On the Beat | By Wong Chun Wai

Silly season far from over

On The Beat

By : Wong Chun Wai

IT has to be the most sensible statement of the week by a politician as Malaysians cringed with embarrassment at the ludicrous remarks made by our legislators.

Datuk Seri Najib Tun Razak told Malaysians there was no time for politicking but to focus on overcoming the economic challenges ahead and to create opportunities for the people.

The Deputy Prime Minister said the general election was over and “this is the time when we, as a nation, must come together and unite to face the grave external economic challenges”.

Opening the Malaysian Capital Market Summit organised by the Asian Strategy and Leadership Institute (Asli) last week, he echoed what most Malaysians are saying but we hope the politicians got his message. The impression among the people, and by that we mean the man on the street, is that ambitious and selfish politicians are too busy playing communal heroes ahead of the party polls.

Unfortunately, the perception is that some of these politicians belong to his own party – Umno. Ordinary people are too busy trying to feed their families and pay off their household bills.

We don’t have time to indulge in politicking because we have work to do, unlike politicians who can find time and afford to criss-cross the country to garner votes.

They are shooting themselves in the foot and losing more votes for the Barisan Nasional with their sometimes ill-conceived statements, and we are worried that this silly season will drag on until March.

This does not come as a surprise. It is the job of politicians to be involved in politicking although many claim they want to serve the rakyat and are not politicking. But the Pakatan Rakyat politicians are just as guilty. Changing road signs should hardly be a priority for a state government that’s hardly eight months old.

With factories cutting production and retrenchments in the pipeline, the last thing on the Penang state government’s mind should be changing these signs, which won’t help increase tourist arrivals for sure.

But it did create a storm in a tea cup, which is a good political distraction. Whatever the merits of putting additional languages, which is actually a harmless exercise, the point still remains if it would help us solve our economic problems. Investors in the region are concerned, if not alarmed, at our seeming lack of concern in dealing with the global economic issues, which would be felt even more in months to come.

The perception is that except for a few senior leaders like Najib, there is a lack of interest among our MPs. How many of them have taken the trouble to speak about it? Instead, they grab media headlines by acting dumb and dumber. It has come to a point where some have to be offensive and foul-mouthed in the Dewan Rakyat to get national attention.

Now, that’s serious politicking – and a complete waste of taxpayers’ money. Najib is right in saying that Malaysians must unite. Politi­cians and vernacular newspapers, especially, should not be raising issues that disunite the nation.

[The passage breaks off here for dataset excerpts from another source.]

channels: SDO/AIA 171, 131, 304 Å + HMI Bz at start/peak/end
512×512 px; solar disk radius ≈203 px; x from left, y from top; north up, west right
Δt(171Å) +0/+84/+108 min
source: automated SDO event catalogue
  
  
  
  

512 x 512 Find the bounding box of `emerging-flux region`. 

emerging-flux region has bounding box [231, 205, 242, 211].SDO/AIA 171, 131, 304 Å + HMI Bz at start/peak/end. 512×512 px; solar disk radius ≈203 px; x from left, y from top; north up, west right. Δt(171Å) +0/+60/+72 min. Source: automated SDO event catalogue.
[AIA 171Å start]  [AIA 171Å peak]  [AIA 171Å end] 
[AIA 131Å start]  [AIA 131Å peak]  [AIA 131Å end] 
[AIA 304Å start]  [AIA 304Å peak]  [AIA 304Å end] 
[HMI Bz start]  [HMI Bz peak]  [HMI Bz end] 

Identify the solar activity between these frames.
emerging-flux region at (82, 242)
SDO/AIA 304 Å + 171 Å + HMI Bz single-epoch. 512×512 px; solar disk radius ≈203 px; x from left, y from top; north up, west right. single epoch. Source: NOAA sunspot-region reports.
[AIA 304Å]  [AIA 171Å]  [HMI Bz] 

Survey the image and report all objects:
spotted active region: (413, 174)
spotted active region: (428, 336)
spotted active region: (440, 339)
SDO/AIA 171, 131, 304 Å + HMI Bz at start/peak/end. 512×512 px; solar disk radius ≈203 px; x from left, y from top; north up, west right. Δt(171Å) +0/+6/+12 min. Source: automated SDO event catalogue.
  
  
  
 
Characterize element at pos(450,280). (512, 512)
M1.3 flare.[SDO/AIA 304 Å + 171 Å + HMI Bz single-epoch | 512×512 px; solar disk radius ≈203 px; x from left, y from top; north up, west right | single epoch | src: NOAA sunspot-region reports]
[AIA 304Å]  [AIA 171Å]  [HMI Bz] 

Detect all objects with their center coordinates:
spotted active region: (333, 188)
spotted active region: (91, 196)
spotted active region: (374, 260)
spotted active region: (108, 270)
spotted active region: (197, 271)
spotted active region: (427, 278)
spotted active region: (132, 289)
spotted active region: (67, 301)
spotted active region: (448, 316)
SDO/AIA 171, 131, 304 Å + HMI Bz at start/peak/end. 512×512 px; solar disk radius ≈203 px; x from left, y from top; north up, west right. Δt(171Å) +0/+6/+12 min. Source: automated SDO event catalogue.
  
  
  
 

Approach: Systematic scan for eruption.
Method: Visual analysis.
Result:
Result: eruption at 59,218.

While some of the Rulers have become more progressive in their statements, some politicians, on the other hand, have become more insular and backward, unable to grasp the changing political landscape.

They have become political dinosaurs, whipping up racial issues when there is none and creating insecurity among the people. Najib, as the Prime Minister-in-waiting, has pressed the right buttons so far. He has come out as a fair-minded person who speaks for all Malaysians and has handled a few recent controversies by dousing the fire quickly.

He has been careful in dealing with the perception of people supposedly close to him, as the media speculates on the membership of his inner circle. Names like Rohana Mahmood and Omar Mustapha Ong have cropped up but these talented people have actually moved on.

Mustapha was a special officer to Najib and remains in touch with the office, helping out in certain areas, while Rohana has more interest in the corporate sector now. In short, she is not a member of the elite club.

Najib has kept tight his choice of advisers around him, preferring not to favour anyone and is certainly upset, if not angry, with people who use his name as well as that of his family members.

There will be businessmen and political analysts who claim to be close to Najib or are perceived to be so but they need not necessarily be beneficiaries of his administration.

Malaysians will back him if he can lead us through the rough economic challenges ahead. But please crack your whip on recalcitrant politicians who do not give second thoughts to using the race card to advance their political careers.